White Mom Gives Birth to Brown Baby — Now She & Her Husband Are Demanding Answers From Fertility Clinic

Any family who has dealt with infertility will attest it can be a heartbreaking journey. Sometimes, it can take years to conceive, and many seek expensive fertility treatments to help. Even then, it doesn’t happen for everyone. For those lucky families, seeing their baby’s face for the first time truly feels like a miracle. Tiffany Score and Steven Mills felt that heartache firsthand and turned to Fertility Center of Orlando, Florida, run by IVF Life Inc., for help. Lucky for them, their treatments worked, and Score gave birth to their gorgeous daughter, Shea, in December 2025. There was just one problem: Score and Mills are white and their baby is not. The family has filed suit against the fertility clinic and wants answers about how the mix-up occurred.

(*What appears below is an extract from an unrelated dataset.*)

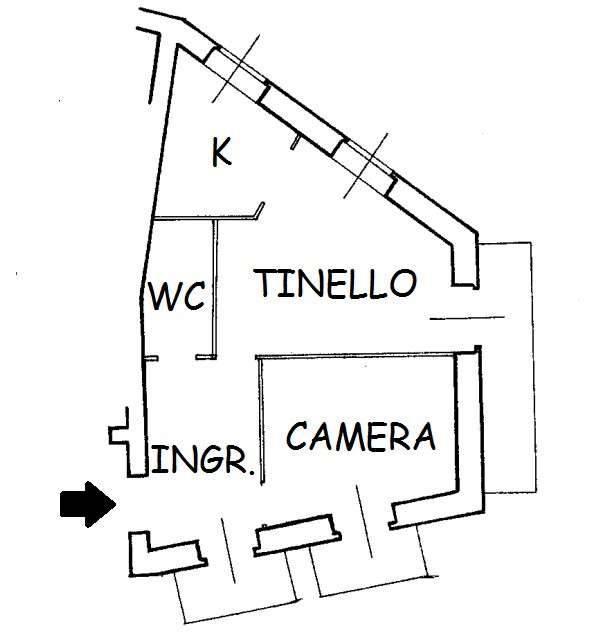 foto  2-room flat via Borghetto 11, Demonte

The Orlando Sentinel reported that Score and Mills worked with IVF Life in 2020 to create and freeze their embryos. It’s not hard to see from Shea that she’s most likely not biologically related to her white parents. That’s not the couple’s only concern. They want to know what the heck happened to the three embryos the clinic claimed it successfully created six years ago.

Jack Scarola, one of the lawyers representing Score and Mills, said Score gave birth to Shea on December 11. The couple adore their baby girl and feel so blessed, but that doesn’t excuse the extremely concerning error the clinic allegedly made.

“They have fallen in love with this child,” Scarola told the Sentinel. “They would be thrilled in the knowledge that they could raise this child. But their concern is that this is someone else’s child, and someone could show up at any time and claim the baby and take that baby away from them.”

In addition, Score and Mills feel a moral duty to share their story with other patients. According to their lawsuit, the couple wants IVF Life to produce a full report on the status of their embryos. They also want genetic testing performed on every baby born under the clinic’s care for the last five years. It’s a tall request but not really unreasonable.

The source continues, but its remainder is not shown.